Stories show context. They have characters, relationships, and plots. Stories reveal a holistic picture of what makes up a user’s experience and help audience understand the stakes in a way that goes beyond project line items. In other words: stories make us care.

3) Listen for feedback and misalignment

Whether they’re an intern or a senior vice president, good feedback can come from anyone. Give everyone a chance to make their feedback heard. Capture what you hear without judgement.

Playbacks reveal alignment or misalignment on a team. If a Playback goes well, congratulations—you’re one step closer to moving forward. If disagreements arise, don’t panic. It’s time to take another loop around the problem and try again.

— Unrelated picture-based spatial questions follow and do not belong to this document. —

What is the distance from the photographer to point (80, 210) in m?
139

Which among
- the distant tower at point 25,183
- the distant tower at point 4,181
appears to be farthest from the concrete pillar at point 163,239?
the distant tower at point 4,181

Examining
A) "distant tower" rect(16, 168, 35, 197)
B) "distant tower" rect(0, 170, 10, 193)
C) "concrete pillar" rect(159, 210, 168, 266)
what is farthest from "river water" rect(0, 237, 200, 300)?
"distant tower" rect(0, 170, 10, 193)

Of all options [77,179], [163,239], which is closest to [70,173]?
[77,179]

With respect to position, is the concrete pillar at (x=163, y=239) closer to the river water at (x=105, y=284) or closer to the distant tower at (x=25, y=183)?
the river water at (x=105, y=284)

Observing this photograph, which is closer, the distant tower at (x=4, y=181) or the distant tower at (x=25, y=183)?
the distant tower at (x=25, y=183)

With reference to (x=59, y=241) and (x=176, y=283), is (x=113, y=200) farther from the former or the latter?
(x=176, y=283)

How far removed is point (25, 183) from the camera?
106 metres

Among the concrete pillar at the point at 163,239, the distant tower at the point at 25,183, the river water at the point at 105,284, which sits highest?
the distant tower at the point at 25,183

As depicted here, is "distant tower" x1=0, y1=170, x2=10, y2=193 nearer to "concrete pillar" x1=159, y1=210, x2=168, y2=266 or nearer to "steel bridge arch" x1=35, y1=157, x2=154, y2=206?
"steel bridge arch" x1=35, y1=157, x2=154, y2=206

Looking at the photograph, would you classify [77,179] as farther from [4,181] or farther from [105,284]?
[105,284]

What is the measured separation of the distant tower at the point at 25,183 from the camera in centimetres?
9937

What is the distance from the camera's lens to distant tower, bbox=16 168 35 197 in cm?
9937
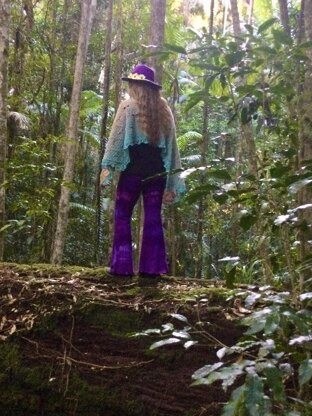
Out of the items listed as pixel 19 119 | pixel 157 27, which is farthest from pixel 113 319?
pixel 19 119

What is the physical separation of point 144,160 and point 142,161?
2 centimetres

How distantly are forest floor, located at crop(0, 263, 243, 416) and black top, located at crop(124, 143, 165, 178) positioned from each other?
39.4 inches

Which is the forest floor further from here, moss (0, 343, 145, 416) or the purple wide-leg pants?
the purple wide-leg pants

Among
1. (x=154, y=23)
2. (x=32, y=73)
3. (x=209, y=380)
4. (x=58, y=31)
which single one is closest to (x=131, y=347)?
(x=209, y=380)

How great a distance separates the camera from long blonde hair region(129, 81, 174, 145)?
156 inches

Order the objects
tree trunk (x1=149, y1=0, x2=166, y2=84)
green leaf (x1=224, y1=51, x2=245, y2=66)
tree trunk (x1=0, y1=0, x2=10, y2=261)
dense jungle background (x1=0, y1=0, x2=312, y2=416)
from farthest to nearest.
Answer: tree trunk (x1=149, y1=0, x2=166, y2=84) → tree trunk (x1=0, y1=0, x2=10, y2=261) → green leaf (x1=224, y1=51, x2=245, y2=66) → dense jungle background (x1=0, y1=0, x2=312, y2=416)

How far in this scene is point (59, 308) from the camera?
3.23m

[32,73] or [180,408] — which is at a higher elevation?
[32,73]

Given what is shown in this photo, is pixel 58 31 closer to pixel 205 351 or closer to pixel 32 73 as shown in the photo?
pixel 32 73

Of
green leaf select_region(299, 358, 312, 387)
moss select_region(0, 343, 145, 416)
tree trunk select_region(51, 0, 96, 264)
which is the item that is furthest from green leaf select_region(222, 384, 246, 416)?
tree trunk select_region(51, 0, 96, 264)

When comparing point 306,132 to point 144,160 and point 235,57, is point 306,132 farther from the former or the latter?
point 144,160

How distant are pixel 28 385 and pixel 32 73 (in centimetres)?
776

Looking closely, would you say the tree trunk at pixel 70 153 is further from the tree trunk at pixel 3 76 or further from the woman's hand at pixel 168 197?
the woman's hand at pixel 168 197

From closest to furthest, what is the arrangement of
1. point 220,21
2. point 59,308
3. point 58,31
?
point 59,308, point 58,31, point 220,21
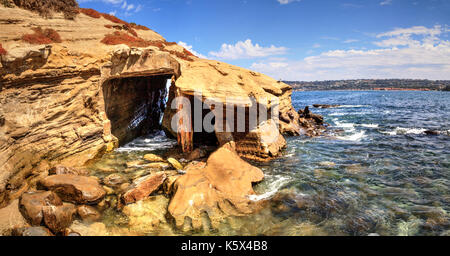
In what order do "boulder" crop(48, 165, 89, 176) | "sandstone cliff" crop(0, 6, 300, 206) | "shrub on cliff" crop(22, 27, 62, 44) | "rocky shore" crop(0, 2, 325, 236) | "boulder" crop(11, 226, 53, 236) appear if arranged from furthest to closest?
"shrub on cliff" crop(22, 27, 62, 44)
"boulder" crop(48, 165, 89, 176)
"sandstone cliff" crop(0, 6, 300, 206)
"rocky shore" crop(0, 2, 325, 236)
"boulder" crop(11, 226, 53, 236)

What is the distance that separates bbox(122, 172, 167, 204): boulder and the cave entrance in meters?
8.48

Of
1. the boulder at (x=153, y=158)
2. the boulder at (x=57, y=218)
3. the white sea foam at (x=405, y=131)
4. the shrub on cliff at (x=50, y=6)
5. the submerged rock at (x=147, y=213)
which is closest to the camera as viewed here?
the boulder at (x=57, y=218)

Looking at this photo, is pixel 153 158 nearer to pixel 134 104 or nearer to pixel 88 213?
pixel 88 213

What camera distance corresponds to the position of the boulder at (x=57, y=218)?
7348 millimetres

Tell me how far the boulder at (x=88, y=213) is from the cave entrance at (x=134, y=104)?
9.23 metres

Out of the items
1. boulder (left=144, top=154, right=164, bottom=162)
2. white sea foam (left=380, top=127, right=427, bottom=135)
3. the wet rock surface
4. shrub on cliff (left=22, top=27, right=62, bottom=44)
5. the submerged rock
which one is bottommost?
the submerged rock

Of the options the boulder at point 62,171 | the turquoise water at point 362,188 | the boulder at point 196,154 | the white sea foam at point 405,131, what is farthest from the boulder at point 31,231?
the white sea foam at point 405,131

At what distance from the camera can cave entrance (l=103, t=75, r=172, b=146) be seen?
56.1 ft

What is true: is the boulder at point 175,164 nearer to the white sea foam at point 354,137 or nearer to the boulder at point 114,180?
the boulder at point 114,180

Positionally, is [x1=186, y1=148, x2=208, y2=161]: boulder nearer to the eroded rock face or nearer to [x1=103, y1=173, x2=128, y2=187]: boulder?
the eroded rock face

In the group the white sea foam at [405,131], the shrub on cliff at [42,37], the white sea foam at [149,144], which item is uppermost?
the shrub on cliff at [42,37]

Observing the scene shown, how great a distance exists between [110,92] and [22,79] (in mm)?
5870

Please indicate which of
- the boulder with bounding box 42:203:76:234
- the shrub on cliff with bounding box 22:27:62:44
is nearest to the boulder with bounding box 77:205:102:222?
the boulder with bounding box 42:203:76:234

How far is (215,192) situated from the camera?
31.2 feet
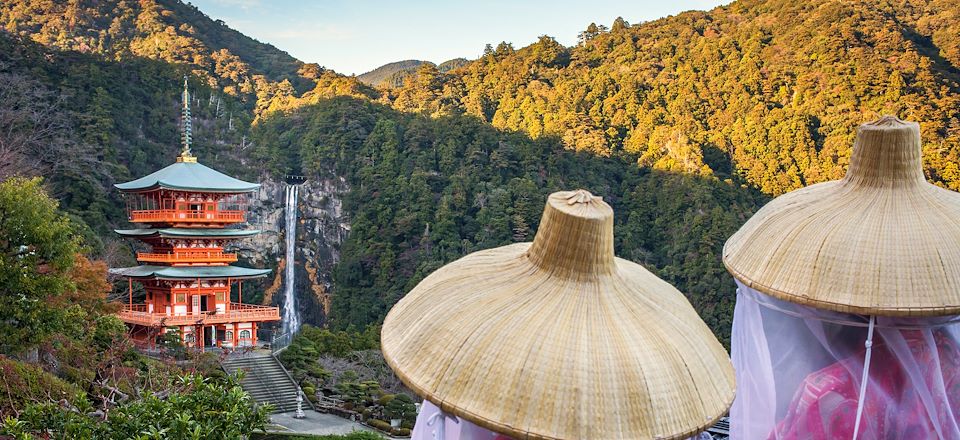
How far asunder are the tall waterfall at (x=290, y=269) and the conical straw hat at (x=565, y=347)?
1137 inches

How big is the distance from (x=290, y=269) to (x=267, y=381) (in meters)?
16.9

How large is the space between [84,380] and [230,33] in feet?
144

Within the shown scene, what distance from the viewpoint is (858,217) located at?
6.17 feet

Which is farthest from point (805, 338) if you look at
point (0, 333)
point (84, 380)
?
point (84, 380)

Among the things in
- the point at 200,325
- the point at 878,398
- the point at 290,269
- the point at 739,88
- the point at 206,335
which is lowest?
the point at 290,269

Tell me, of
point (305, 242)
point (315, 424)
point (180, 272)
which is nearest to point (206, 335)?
point (180, 272)

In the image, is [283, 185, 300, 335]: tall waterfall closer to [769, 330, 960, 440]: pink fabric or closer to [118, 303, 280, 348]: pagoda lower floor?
[118, 303, 280, 348]: pagoda lower floor

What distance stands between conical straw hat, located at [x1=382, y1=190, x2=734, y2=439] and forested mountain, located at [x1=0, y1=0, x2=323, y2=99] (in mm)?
37783

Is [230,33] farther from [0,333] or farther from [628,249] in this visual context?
[0,333]

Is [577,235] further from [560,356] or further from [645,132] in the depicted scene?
[645,132]

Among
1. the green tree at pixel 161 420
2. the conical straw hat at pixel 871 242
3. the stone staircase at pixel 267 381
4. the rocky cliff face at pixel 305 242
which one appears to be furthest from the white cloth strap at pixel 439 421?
the rocky cliff face at pixel 305 242

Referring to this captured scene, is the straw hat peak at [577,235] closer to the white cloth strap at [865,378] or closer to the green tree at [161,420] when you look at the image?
the white cloth strap at [865,378]

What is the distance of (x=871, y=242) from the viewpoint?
70.9 inches

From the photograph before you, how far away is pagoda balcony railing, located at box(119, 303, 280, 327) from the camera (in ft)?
49.8
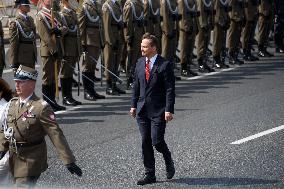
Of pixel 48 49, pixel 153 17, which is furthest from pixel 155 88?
pixel 153 17

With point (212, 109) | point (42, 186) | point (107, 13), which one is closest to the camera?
point (42, 186)

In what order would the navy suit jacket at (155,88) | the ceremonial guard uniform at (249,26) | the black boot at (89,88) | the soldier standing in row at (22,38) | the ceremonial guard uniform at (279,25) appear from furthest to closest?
the ceremonial guard uniform at (279,25) → the ceremonial guard uniform at (249,26) → the black boot at (89,88) → the soldier standing in row at (22,38) → the navy suit jacket at (155,88)

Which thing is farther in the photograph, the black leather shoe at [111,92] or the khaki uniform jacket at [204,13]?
the khaki uniform jacket at [204,13]

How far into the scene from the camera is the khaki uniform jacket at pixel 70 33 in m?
16.2

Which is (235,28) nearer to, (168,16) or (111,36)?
(168,16)

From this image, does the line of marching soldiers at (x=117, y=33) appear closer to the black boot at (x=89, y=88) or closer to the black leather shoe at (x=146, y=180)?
the black boot at (x=89, y=88)

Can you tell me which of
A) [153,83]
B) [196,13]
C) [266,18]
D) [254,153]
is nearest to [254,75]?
[196,13]

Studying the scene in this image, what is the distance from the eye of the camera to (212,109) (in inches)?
597

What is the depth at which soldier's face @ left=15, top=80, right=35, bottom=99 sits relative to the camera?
8164mm

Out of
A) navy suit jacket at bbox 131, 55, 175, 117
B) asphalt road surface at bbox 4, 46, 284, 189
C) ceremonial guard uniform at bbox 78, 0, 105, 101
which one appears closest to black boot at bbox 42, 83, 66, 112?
asphalt road surface at bbox 4, 46, 284, 189

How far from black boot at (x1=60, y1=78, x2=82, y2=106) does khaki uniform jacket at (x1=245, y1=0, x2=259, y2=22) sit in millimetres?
6667

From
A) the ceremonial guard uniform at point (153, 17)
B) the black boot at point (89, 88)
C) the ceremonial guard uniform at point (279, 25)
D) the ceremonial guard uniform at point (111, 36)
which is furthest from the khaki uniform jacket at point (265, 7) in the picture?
the black boot at point (89, 88)

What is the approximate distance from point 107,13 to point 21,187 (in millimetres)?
9332

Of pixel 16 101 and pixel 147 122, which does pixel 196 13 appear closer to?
pixel 147 122
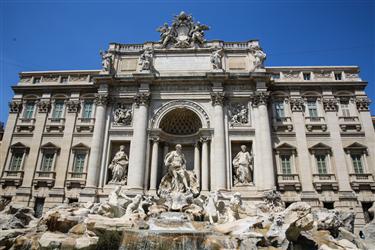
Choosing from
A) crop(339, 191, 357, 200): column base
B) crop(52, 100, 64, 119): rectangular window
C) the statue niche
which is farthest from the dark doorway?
crop(339, 191, 357, 200): column base

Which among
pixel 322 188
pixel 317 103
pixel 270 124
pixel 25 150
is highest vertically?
pixel 317 103

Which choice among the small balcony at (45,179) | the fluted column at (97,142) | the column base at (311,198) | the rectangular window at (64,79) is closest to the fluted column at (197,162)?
the fluted column at (97,142)

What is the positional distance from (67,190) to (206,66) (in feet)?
49.4

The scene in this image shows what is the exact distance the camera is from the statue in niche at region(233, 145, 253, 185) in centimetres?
1964

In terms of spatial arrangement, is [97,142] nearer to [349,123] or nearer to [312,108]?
[312,108]

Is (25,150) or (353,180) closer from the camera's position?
(353,180)

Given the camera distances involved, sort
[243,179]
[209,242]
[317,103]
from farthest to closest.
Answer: [317,103] → [243,179] → [209,242]

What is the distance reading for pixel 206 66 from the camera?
2320 centimetres

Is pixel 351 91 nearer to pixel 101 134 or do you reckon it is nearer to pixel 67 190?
pixel 101 134

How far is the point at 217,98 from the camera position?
2153cm

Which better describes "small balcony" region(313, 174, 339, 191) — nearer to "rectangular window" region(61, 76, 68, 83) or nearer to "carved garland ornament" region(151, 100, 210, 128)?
"carved garland ornament" region(151, 100, 210, 128)

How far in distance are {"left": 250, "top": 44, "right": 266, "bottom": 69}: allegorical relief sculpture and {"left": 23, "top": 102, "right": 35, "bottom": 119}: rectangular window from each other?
19839mm

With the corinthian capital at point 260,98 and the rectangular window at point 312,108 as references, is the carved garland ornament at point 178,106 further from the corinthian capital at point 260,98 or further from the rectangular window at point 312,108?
the rectangular window at point 312,108

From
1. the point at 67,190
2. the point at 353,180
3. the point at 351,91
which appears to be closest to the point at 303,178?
the point at 353,180
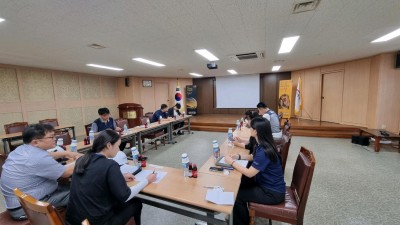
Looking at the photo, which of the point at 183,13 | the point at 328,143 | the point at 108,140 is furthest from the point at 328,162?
the point at 108,140

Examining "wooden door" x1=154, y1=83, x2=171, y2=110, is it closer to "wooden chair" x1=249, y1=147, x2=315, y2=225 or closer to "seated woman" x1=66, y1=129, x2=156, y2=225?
"seated woman" x1=66, y1=129, x2=156, y2=225

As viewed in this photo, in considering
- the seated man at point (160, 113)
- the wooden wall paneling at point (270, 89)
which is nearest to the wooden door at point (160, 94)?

Four squares surrounded by lines representing iteration over time

Managing with Milestone Playbacks

You can hold a Playback anytime you need feedback. However, it’s helpful to schedule Milestone Playbacks at critical moments in the project when your team and stakeholders need to come together and agree on how to move forward. Though each team will have their unique milestone moments, here’s an example of how a typical IBM software product team might set up their milestones.

Hills Playbacks

At the beginning of the project, the team schedules a Hills Playback to ensure that all stakeholders agree on the project’s intended outcome.

The team opens the Hills Playback by sharing what they know about their users, where their product’s current user experience falls short, and what’s at stake. They discuss the project’s Hills, Foundation, and proposed resource allocation.

After a successful Hills Playback, the team breaks down into their sub-teams. Each sub-team explores potential solutions to take on their assigned Hill.

In your work: Aim to have a Hills Playback as early as possible. As you refine your Hills, continue to hold them as often as you need. Instead of trying to get your Hills right on the first try, move forward and iterate on them as you learn more.

Playback Zero

Once the team believes they’ve reached a proposed solution for each Hill, they schedule their next milestone: Playback Zero. Playback Zeros are a time for the team and stakeholders to agree on what the team will actually commit to deliver.

During Playback Zero, the team focuses on their proposed user experience. They tell a realistic, compelling story of a complete user journey for each of their Hills, visualizing the proposed solution in mid-fidelity: low enough to leave room for refinement, but high enough to get meaningful feedback. They travel through the solution at a high frame rate, moving through each screen the way a user might move through them.

After a successful Playback Zero, the team breaks their proposed solutions into agile epics and user stories, and begins to deliver real production code.

In your work: It can take time for teams to reach consensus. Don’t wait until Playback Zero to get investment from stakeholders. Hold draft Playbacks (“Playback -2”, “Playback -1” and so on) leading up to Playback Zero. Iterate until you’ve reached alignment.

Delivery Playbacks

At the end of each sprint, the team holds Delivery Playbacks to review the overall user experience and measure progress against their Hills.

Instead of relying on mock-ups or prototypes, the team runs the Playback using the real working solution. But unlike simple end-of-sprint demos, Delivery Playbacks tell the user’s end-to-end story through the solution, helping the team identify important user experience gaps they need to prioritize.

After a successful Delivery Playback, the team leads discuss whether the product is ready to release to real users.

In your work: Hold Delivery Playbacks after significant delivery milestones—for example, at the end of each sprint, or after you’ve achieved a Hill.

Client Playbacks

As the solution develops, the team holds Playbacks with important clients who have agreed to sign a non-disclosure agreement. In Client Playbacks, the team presents their product’s roadmap, their three Hills, and the user experience they intend to deliver. In return, the clients provide feedback for the team to continuously improve their offering.

In your work: Before you hold a Client Playback, make sure you have the necessary legal agreements in place to share confidential information.